# Test hyphenation using Czech TeX hyphenation patterns

In [1]:
%load_ext dotenv
%dotenv
import os

base_dir = os.getenv("WORKING_DIR")
os.chdir(base_dir)

In [2]:
from src.data_loader_and_saver import JSONDataLoaderAndSaver

data_loader = JSONDataLoaderAndSaver(base_dir, input_data_dir="src/syllabification")

In [3]:
test_words = data_loader.load_data("resources/test_words")

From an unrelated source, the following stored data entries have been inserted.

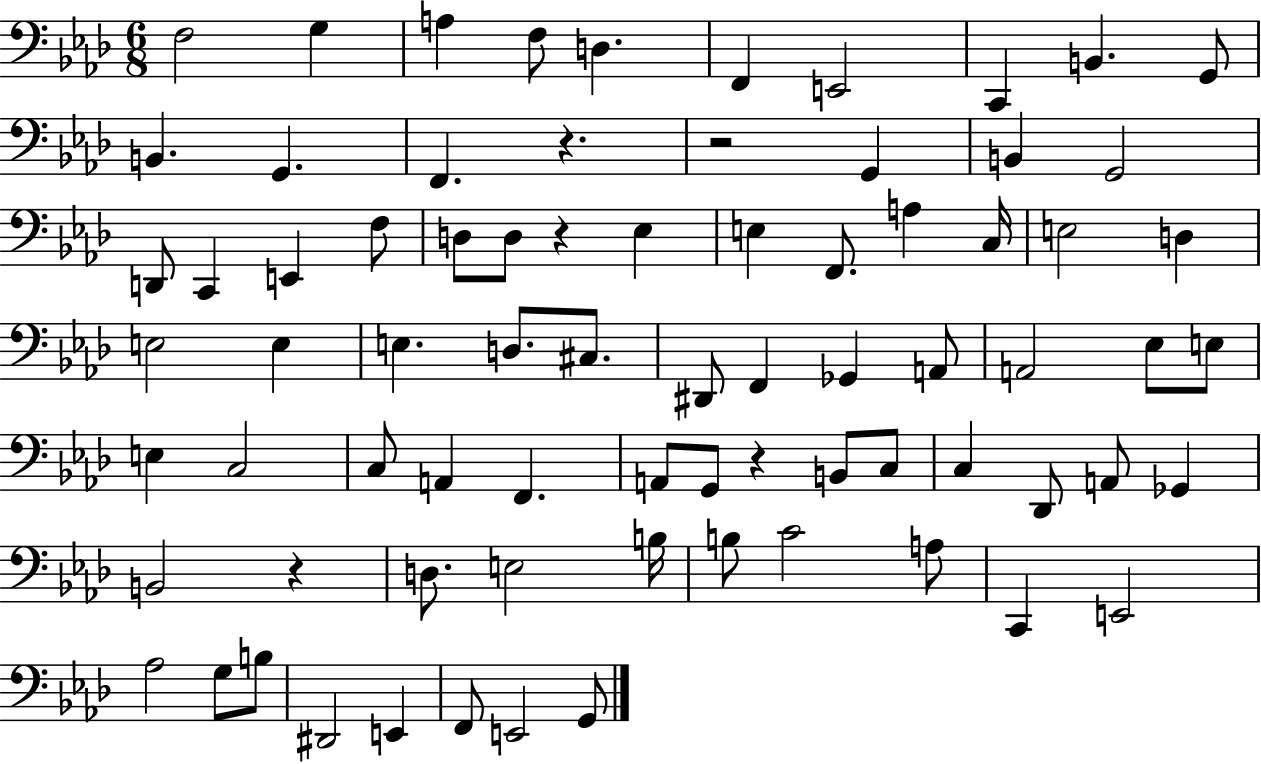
{
  \clef bass
  \numericTimeSignature
  \time 6/8
  \key aes \major
  f2 g4 | a4 f8 d4. | f,4 e,2 | c,4 b,4. g,8 | \break b,4. g,4. | f,4. r4. | r2 g,4 | b,4 g,2 | \break d,8 c,4 e,4 f8 | d8 d8 r4 ees4 | e4 f,8. a4 c16 | e2 d4 | \break e2 e4 | e4. d8. cis8. | dis,8 f,4 ges,4 a,8 | a,2 ees8 e8 | \break e4 c2 | c8 a,4 f,4. | a,8 g,8 r4 b,8 c8 | c4 des,8 a,8 ges,4 | \break b,2 r4 | d8. e2 b16 | b8 c'2 a8 | c,4 e,2 | \break aes2 g8 b8 | dis,2 e,4 | f,8 e,2 g,8 | \bar "|."
}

resources/test_words.json: loaded 26 records.


In [4]:
from src.syllabification.pat_data_loader import PatDataLoader

pat_data_loader = PatDataLoader(base_dir, "src/syllabification/resources")

In [5]:
patterns = pat_data_loader.load_data("csskhyphen.pat")
patterns[:10]

['.ad3aw',
 '.ads4',
 '.af3r',
 '.ai4č',
 '.ak3ry',
 '.al3s',
 '.as3k',
 '.as3t',
 '.at3at.',
 '.bel3h']

In [7]:
from src.syllabification.czech_tex_hyphenator import CzechTexHyphenator

tex_hyphenator = CzechTexHyphenator(patterns)

### Test hyphenation

In [8]:
for word in test_words:
    print(tex_hyphenator.hyphenate_word(word))

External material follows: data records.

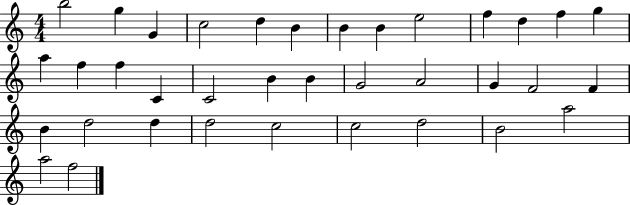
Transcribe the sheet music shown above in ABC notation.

X:1
T:Untitled
M:4/4
L:1/4
K:C
b2 g G c2 d B B B e2 f d f g a f f C C2 B B G2 A2 G F2 F B d2 d d2 c2 c2 d2 B2 a2 a2 f2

['nej', 'neob', 'ho', 's', 'po', 'da', 'řo', 'vá', 'va', 'tel', 'něj', 'ší', 'ho']
['hou', 's', 'ka']
['nej', 'atrak', 'tiv', 'něj', 'ší']
['nej', 'star', 'ší']
['nej', 'krá', 's', 'něj', 'ší']
['ne', 'mast', 'ný']
['ahoj']
['ital', 'šti', 'na']
['měk', 'ký']
['krk']
['ma', 'lí', 'ček']
['sna', 'ha']
['sna', 'cha']
['ame', 'tyst']
['hou', 'sen', 'ka']
['ko', 'ro', 'ze']
['hrad']
['skunk']
['mlok']
['šun', 'ka']
['sou', 'os', 't', 'ro', 'ví']
['rána']
['uvidím']
['vidím']
['nejv', 'ni', 'tř', 'něj', 'ším']
['tr', 'pa', 's', 'lík']


### Test hyphenation with heuristics

In [9]:
from src.syllabification.tex_heuristics import tex_heuristics

for word in test_words:
    print(tex_heuristics(tex_hyphenator.hyphenate_word(word)))

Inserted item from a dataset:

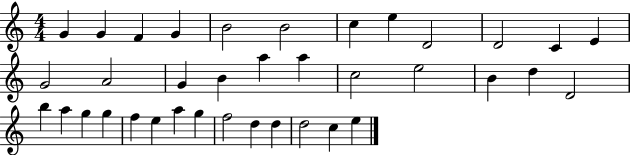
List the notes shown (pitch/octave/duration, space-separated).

G4/q G4/q F4/q G4/q B4/h B4/h C5/q E5/q D4/h D4/h C4/q E4/q G4/h A4/h G4/q B4/q A5/q A5/q C5/h E5/h B4/q D5/q D4/h B5/q A5/q G5/q G5/q F5/q E5/q A5/q G5/q F5/h D5/q D5/q D5/h C5/q E5/q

['nej', 'neob', 'hos', 'po', 'da', 'řo', 'vá', 'va', 'tel', 'něj', 'ší', 'ho']
['hous', 'ka']
['nej', 'atrak', 'tiv', 'něj', 'ší']
['nej', 'star', 'ší']
['nej', 'krás', 'něj', 'ší']
['ne', 'mast', 'ný']
['ahoj']
['ital', 'šti', 'na']
['měk', 'ký']
['krk']
['ma', 'lí', 'ček']
['sna', 'ha']
['sna', 'cha']
['ame', 'tyst']
['hou', 'sen', 'ka']
['ko', 'ro', 'ze']
['hrad']
['skunk']
['mlok']
['šun', 'ka']
['sou', 'ost', 'ro', 'ví']
['rána']
['uvidím']
['vidím']
['nejv', 'ni', 'tř', 'něj', 'ším']
['tr', 'pas', 'lík']